Step 4: Hyperparameter Tuning

  param_grid = {
    "classifier__n_estimators": [50, 100, 200],
    "classifier__max_depth": [None, 5, 10],
}

grid = GridSearchCV(pipe, param_grid, cv=5, scoring="accuracy")
grid.fit(X_train, y_train)

print(f"Best params: {grid.best_params_}")
print(f"Best CV score: {grid.best_score_:.3f}")
print(f"Test score: {grid.score(X_test, y_test):.3f}")
  

Step 5: Evaluate

  from sklearn.metrics import classification_report, confusion_matrix

y_pred = grid.predict(X_test)
print(classification_report(y_test, y_pred, target_names=iris.target_names))
print(confusion_matrix(y_test, y_pred))
  

Step 6: Save and Load Model

  import joblib

joblib.dump(grid.best_estimator_, "iris_model.pkl")

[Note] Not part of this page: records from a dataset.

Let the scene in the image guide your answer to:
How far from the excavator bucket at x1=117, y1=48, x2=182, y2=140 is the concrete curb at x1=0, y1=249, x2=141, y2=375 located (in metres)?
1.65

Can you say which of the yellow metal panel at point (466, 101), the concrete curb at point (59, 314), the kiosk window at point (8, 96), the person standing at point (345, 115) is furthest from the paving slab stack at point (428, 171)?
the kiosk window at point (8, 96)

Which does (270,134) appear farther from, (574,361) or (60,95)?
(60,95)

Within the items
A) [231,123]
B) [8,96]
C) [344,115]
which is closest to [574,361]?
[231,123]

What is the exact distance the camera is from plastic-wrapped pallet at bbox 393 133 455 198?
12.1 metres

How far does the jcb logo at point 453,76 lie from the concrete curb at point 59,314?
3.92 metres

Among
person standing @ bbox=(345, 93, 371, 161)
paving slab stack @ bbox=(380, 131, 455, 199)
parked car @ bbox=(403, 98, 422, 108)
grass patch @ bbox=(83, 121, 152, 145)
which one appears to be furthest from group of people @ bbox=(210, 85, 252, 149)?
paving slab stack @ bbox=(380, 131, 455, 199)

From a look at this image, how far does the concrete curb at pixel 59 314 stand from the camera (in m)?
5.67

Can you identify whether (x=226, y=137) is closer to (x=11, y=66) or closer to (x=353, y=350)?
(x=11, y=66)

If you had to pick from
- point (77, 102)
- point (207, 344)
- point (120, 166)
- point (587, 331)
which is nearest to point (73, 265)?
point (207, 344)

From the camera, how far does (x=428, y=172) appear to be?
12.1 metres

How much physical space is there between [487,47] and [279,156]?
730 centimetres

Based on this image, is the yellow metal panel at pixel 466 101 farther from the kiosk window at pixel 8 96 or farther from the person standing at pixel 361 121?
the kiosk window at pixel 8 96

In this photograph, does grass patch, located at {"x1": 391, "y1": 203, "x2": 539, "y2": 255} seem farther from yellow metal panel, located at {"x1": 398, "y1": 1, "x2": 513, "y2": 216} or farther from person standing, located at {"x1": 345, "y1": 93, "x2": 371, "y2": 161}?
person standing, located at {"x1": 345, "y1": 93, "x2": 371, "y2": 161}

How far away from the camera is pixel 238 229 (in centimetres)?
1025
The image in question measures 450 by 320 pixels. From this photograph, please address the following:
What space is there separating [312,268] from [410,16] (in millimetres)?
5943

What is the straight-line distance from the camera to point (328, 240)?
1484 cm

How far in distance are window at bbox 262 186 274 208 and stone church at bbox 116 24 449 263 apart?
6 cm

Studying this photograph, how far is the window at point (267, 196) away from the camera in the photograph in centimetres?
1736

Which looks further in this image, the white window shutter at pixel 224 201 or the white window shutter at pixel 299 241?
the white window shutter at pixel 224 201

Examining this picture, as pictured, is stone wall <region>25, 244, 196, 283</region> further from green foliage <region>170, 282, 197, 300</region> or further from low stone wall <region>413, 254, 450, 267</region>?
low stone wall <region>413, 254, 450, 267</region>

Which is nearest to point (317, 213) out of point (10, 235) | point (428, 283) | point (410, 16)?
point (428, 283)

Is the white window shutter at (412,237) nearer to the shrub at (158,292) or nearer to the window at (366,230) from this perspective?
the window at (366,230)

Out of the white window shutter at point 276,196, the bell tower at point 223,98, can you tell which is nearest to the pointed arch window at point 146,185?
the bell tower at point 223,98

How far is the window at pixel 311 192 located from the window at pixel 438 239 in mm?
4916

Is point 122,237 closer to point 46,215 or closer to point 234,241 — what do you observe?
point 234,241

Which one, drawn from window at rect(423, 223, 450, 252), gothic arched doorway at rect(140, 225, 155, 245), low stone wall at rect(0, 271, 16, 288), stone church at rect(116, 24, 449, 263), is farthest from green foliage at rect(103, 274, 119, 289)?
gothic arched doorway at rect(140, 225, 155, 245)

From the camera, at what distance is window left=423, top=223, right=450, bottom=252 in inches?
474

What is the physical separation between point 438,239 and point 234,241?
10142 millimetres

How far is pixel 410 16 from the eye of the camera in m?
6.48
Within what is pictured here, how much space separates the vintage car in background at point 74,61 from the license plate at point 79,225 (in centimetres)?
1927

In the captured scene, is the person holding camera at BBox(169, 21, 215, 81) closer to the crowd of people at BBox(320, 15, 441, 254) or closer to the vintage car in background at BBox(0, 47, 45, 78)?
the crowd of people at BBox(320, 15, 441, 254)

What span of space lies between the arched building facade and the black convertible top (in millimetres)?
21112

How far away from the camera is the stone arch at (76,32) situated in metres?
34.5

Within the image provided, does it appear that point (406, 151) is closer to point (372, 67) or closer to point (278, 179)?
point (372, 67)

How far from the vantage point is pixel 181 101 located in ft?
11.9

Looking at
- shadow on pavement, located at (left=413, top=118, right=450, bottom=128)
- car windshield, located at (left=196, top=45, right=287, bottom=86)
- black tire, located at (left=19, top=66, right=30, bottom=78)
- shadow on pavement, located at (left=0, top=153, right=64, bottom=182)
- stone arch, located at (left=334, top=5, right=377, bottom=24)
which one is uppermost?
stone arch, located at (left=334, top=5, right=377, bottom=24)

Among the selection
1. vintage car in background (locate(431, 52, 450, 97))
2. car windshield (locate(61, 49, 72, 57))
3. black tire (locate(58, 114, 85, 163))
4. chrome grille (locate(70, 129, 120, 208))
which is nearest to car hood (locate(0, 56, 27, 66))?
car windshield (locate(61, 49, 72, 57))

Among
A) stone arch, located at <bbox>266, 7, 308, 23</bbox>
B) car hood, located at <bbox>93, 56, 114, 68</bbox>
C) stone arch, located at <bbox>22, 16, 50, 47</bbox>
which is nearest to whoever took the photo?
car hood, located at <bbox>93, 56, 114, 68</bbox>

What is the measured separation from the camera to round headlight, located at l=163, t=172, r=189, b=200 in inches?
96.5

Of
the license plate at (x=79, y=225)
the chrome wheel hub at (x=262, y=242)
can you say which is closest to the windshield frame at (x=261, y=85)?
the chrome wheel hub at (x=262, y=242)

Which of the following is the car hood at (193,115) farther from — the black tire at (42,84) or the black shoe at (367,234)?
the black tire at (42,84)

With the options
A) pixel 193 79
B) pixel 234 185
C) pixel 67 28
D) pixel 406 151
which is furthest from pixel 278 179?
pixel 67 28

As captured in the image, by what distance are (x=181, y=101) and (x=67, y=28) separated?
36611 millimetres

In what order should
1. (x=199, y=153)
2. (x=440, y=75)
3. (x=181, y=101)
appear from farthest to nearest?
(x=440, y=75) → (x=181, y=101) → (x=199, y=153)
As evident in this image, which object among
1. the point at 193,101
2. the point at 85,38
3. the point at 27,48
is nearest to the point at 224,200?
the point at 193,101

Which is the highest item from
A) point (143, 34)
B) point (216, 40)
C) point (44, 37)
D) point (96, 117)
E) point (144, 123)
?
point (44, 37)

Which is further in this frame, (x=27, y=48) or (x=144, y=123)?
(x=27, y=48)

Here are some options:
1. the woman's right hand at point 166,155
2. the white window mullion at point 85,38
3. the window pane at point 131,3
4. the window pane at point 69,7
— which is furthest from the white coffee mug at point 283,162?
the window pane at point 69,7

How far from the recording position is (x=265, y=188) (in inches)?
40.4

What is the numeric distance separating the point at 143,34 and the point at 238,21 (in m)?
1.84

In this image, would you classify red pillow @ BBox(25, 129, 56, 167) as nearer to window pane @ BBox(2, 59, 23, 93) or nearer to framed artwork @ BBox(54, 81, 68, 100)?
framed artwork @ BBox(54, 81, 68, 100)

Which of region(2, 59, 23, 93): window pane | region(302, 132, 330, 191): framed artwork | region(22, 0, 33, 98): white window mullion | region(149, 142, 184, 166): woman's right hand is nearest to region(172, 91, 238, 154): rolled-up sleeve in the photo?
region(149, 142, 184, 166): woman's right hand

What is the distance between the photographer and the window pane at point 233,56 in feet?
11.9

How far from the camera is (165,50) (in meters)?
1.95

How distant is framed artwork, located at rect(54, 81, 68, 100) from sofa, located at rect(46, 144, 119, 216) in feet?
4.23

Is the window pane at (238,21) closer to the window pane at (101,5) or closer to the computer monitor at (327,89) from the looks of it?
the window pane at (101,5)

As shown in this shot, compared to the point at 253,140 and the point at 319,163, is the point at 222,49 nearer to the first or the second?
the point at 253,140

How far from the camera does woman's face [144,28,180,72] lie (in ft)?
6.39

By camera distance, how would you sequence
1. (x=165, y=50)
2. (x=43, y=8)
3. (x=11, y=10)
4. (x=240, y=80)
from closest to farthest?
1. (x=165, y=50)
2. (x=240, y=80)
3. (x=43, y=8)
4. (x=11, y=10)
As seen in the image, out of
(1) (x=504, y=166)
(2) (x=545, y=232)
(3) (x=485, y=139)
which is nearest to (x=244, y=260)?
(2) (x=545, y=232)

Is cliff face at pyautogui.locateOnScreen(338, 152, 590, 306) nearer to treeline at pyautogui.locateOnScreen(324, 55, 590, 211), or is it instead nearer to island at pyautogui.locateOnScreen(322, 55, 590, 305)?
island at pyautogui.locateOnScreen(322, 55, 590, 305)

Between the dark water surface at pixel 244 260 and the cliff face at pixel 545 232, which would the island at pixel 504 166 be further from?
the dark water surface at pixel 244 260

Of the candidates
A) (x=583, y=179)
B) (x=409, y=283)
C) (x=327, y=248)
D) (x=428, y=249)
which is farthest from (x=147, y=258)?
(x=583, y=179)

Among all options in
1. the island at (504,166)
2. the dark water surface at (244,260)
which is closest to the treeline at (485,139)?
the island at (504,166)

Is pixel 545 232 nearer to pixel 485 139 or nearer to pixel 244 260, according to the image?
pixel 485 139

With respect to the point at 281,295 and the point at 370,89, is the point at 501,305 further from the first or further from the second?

loaded = joblib.load("iris_model.pkl")
sample = [[5.1, 3.5, 1.4, 0.2]]
prediction = loaded.predict(sample)
print(f"Predicted species: {iris.target_names[prediction[0]]}")
  

Step 7: Prediction Function

  def predict_species(sepal_length, sepal_width, petal_length, petal_width):
    model = joblib.load("iris_model.pkl")
    features = [[sepal_length, sepal_width, petal_length, petal_width]]
    pred = model.predict(features)[0]
    return iris.target_names[pred]

print(predict_species(5.1, 3.5, 1.4, 0.2))  # setosa
  

Concepts Applied

Bonus Challenges

  1. Try different algorithms (SVM, Gradient Boosting) and compare
  2. Use a real-world dataset from Kaggle
  3. Build a CLI that accepts measurements and returns predictions (CLI Apps)
  4. Wrap the model in a FastAPI endpoint (REST API Project)
  5. Add feature importance visualization

This project teaches the standard ML workflow used in every data science team.